◆ What the task requires ◆
Please pick out every line in the records below that contains the word "furthest" and copy each such line. Treat uppercase and lowercase as different.

(Records from a spatial question set)
_____
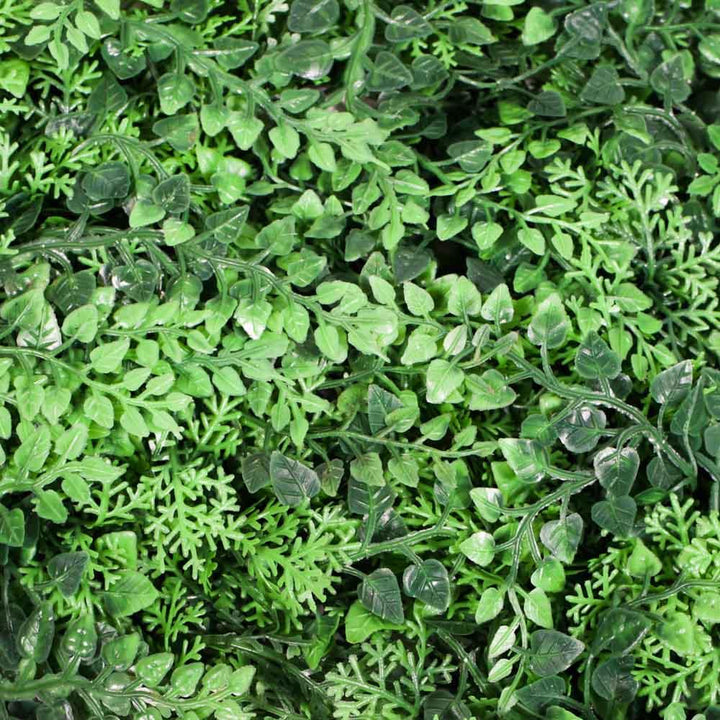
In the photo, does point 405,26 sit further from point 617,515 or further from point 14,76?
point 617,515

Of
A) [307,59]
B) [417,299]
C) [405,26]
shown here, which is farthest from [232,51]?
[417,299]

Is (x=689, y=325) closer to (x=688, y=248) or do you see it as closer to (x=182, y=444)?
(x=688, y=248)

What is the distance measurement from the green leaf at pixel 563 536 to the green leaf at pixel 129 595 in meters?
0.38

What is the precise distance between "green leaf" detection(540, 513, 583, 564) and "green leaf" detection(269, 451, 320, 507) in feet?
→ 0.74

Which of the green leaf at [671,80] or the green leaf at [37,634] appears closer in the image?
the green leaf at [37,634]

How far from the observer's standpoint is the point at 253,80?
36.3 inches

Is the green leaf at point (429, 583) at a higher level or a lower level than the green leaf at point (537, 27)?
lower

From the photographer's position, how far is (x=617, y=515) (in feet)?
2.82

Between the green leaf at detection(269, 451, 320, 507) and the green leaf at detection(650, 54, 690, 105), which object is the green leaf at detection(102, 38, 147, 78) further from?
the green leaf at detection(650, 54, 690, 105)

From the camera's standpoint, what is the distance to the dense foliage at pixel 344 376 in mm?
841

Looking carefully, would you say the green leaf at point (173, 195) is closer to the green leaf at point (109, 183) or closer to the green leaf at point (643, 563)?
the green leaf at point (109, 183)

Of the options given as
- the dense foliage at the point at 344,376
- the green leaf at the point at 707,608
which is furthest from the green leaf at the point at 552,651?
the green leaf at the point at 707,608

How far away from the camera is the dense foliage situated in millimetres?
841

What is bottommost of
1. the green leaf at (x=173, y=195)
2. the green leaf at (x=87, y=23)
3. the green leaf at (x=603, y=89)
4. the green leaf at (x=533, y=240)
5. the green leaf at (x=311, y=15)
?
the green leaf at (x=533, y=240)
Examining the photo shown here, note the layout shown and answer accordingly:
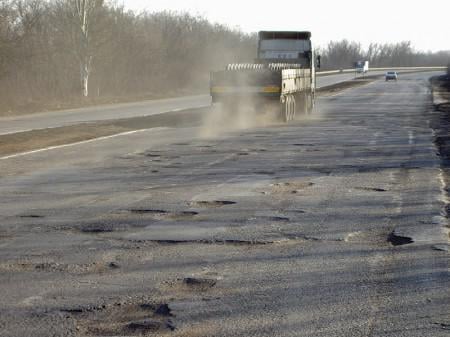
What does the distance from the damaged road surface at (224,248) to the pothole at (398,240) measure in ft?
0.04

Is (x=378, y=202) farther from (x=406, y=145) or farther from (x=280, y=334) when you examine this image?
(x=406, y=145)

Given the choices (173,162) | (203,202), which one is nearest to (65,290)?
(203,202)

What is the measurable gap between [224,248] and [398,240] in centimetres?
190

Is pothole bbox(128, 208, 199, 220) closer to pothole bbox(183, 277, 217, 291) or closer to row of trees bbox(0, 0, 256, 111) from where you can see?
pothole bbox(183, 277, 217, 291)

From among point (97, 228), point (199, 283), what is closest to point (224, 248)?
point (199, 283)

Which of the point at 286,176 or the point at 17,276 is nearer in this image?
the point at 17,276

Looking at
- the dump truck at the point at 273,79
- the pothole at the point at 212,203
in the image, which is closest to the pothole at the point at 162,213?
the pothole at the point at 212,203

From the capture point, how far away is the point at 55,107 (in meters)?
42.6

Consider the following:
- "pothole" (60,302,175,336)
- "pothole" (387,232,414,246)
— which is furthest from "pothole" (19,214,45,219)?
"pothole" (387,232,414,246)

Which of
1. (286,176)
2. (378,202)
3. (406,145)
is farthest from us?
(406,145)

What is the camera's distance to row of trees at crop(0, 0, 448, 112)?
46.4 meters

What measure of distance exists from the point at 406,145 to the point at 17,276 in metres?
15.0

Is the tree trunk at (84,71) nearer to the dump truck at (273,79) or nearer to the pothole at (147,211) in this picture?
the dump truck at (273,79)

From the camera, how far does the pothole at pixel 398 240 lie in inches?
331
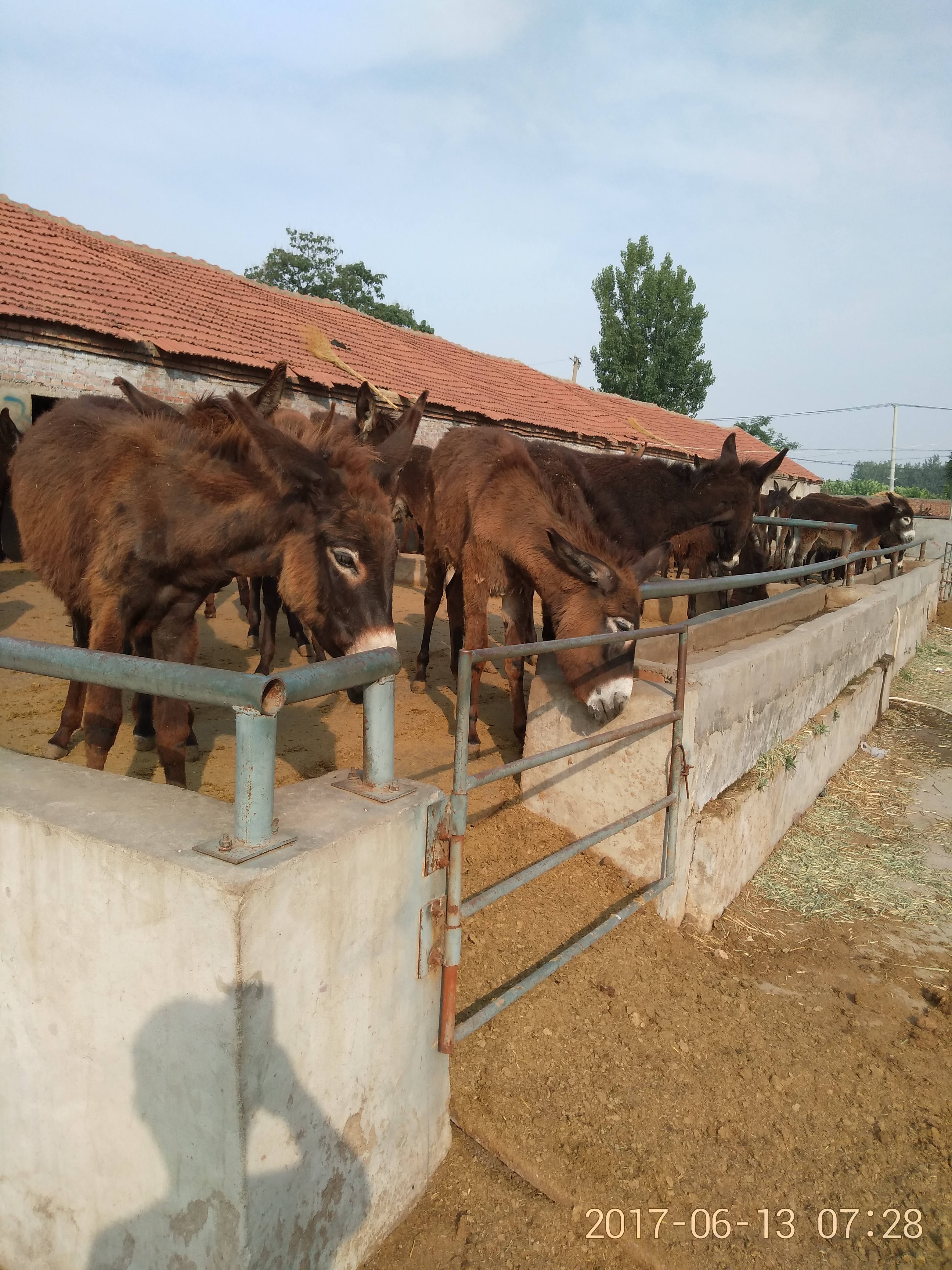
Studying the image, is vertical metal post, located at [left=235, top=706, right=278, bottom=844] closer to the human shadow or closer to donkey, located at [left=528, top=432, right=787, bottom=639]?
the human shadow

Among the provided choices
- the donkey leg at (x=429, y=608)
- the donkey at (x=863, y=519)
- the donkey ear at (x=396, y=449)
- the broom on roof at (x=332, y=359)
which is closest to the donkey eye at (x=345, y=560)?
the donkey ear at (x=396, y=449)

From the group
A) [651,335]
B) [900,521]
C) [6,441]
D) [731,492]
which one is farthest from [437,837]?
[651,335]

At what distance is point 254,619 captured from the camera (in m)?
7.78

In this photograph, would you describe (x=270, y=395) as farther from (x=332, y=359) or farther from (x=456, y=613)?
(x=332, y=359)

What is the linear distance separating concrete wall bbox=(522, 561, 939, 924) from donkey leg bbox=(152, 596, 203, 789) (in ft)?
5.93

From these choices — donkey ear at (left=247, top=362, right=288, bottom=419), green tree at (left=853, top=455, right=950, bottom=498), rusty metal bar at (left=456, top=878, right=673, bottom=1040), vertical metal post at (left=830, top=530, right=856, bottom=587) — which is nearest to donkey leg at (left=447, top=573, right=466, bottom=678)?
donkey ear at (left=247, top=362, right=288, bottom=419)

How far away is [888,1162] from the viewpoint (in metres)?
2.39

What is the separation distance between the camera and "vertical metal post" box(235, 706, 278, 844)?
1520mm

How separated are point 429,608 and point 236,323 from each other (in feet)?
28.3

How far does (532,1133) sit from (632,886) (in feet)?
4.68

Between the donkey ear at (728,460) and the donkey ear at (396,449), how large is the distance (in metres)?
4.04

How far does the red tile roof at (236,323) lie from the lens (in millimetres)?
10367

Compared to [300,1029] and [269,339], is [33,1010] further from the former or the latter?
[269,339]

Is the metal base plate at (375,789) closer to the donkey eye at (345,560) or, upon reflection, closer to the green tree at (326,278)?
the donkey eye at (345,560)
_____
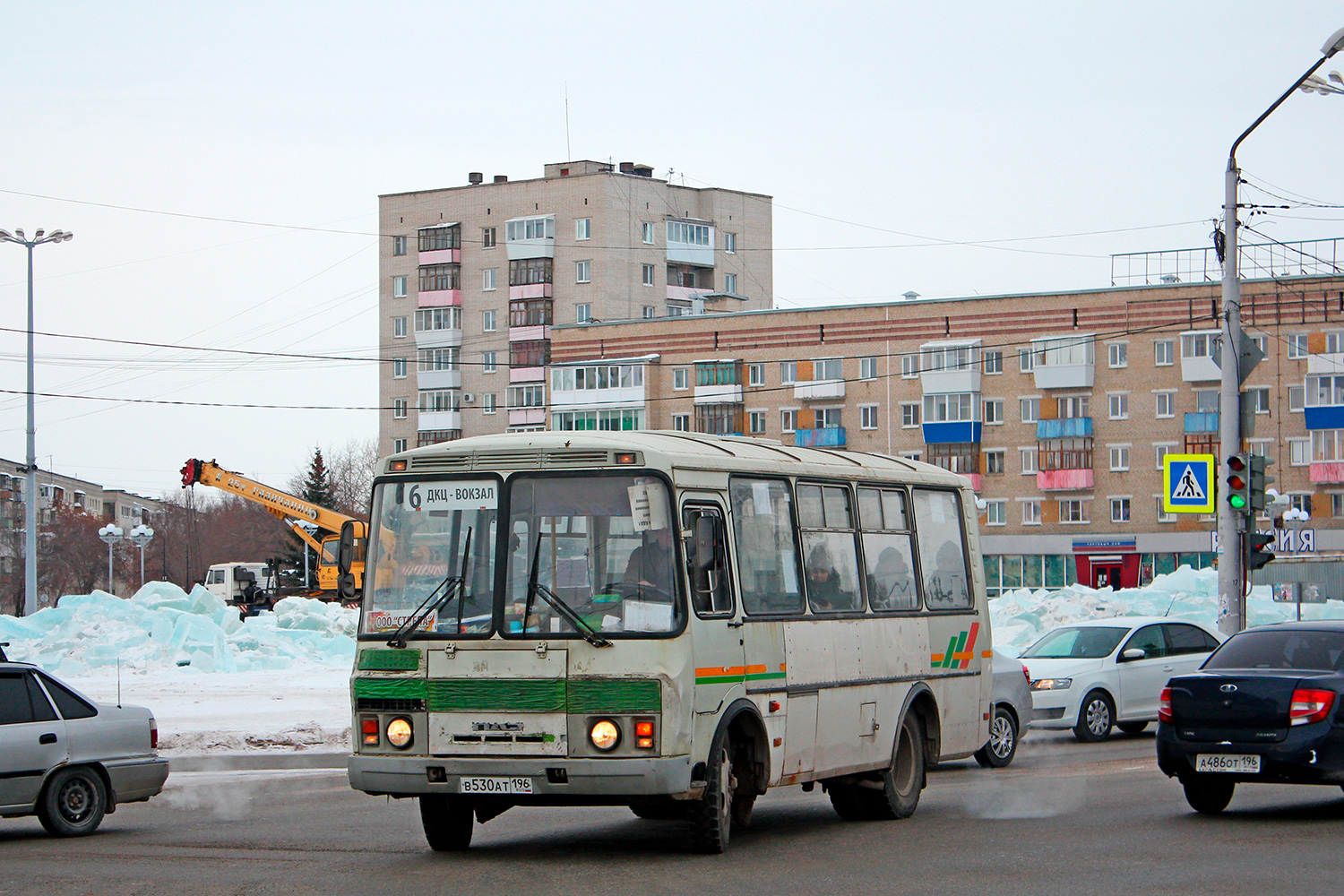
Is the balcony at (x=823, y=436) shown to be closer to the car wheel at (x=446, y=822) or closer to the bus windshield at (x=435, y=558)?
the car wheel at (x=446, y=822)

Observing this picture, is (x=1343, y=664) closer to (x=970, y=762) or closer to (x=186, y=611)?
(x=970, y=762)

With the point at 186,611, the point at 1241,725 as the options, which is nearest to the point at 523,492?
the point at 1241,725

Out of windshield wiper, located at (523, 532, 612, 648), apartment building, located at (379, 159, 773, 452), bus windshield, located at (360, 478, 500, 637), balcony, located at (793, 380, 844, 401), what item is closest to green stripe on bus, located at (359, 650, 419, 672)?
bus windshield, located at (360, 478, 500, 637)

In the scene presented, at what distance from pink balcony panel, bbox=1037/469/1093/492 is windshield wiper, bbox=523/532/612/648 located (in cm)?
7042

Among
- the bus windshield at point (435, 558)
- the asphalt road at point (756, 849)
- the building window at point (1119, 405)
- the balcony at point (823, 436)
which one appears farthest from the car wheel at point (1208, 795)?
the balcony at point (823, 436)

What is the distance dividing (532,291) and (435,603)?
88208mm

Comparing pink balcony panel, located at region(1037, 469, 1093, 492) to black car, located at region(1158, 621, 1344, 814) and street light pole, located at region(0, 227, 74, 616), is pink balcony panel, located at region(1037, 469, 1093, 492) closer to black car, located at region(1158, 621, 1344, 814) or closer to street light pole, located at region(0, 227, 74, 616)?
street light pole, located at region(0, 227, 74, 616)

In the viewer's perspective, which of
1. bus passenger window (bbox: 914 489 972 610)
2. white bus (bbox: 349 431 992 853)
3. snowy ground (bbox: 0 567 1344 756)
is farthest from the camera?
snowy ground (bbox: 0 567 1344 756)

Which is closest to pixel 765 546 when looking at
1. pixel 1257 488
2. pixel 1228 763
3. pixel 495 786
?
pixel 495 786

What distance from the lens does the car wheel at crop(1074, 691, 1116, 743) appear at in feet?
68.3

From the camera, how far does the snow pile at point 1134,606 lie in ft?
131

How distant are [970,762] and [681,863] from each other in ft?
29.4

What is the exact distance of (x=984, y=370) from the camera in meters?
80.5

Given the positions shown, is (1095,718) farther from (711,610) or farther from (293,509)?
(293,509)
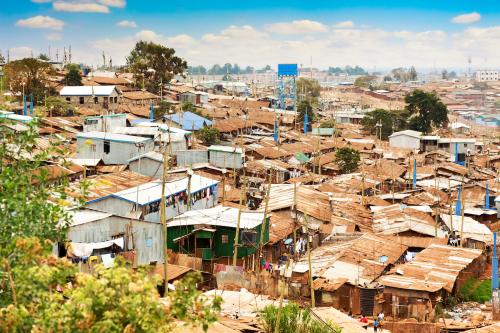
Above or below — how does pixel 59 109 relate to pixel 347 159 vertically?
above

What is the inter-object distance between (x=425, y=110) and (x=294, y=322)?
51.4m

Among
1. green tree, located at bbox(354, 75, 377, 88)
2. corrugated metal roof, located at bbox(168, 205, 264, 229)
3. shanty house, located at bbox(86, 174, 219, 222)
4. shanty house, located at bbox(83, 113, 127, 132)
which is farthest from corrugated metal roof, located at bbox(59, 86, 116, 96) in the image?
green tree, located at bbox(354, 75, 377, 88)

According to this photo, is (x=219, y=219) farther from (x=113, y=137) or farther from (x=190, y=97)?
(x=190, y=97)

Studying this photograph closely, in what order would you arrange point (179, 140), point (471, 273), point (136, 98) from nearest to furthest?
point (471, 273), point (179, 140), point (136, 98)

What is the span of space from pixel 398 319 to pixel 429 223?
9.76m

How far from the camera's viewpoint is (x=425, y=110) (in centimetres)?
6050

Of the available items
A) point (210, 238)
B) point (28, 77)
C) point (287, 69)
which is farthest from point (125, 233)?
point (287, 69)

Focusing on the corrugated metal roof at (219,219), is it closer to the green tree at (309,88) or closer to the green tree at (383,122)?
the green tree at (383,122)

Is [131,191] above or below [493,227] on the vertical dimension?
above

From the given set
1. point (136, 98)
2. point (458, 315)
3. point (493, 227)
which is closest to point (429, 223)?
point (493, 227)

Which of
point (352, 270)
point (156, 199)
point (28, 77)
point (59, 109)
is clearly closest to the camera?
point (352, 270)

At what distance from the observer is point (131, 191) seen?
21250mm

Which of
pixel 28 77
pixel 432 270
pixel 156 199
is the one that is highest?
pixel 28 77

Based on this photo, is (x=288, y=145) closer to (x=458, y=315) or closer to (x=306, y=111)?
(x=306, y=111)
_____
◆ Written answer ◆
which is furthest from the green leaf at the point at 552,651?
— which is furthest from "pothole" (19,214,45,219)?
Studying this photograph closely, in what order would you arrange point (179, 140), point (471, 273), point (136, 98) from nearest to furthest?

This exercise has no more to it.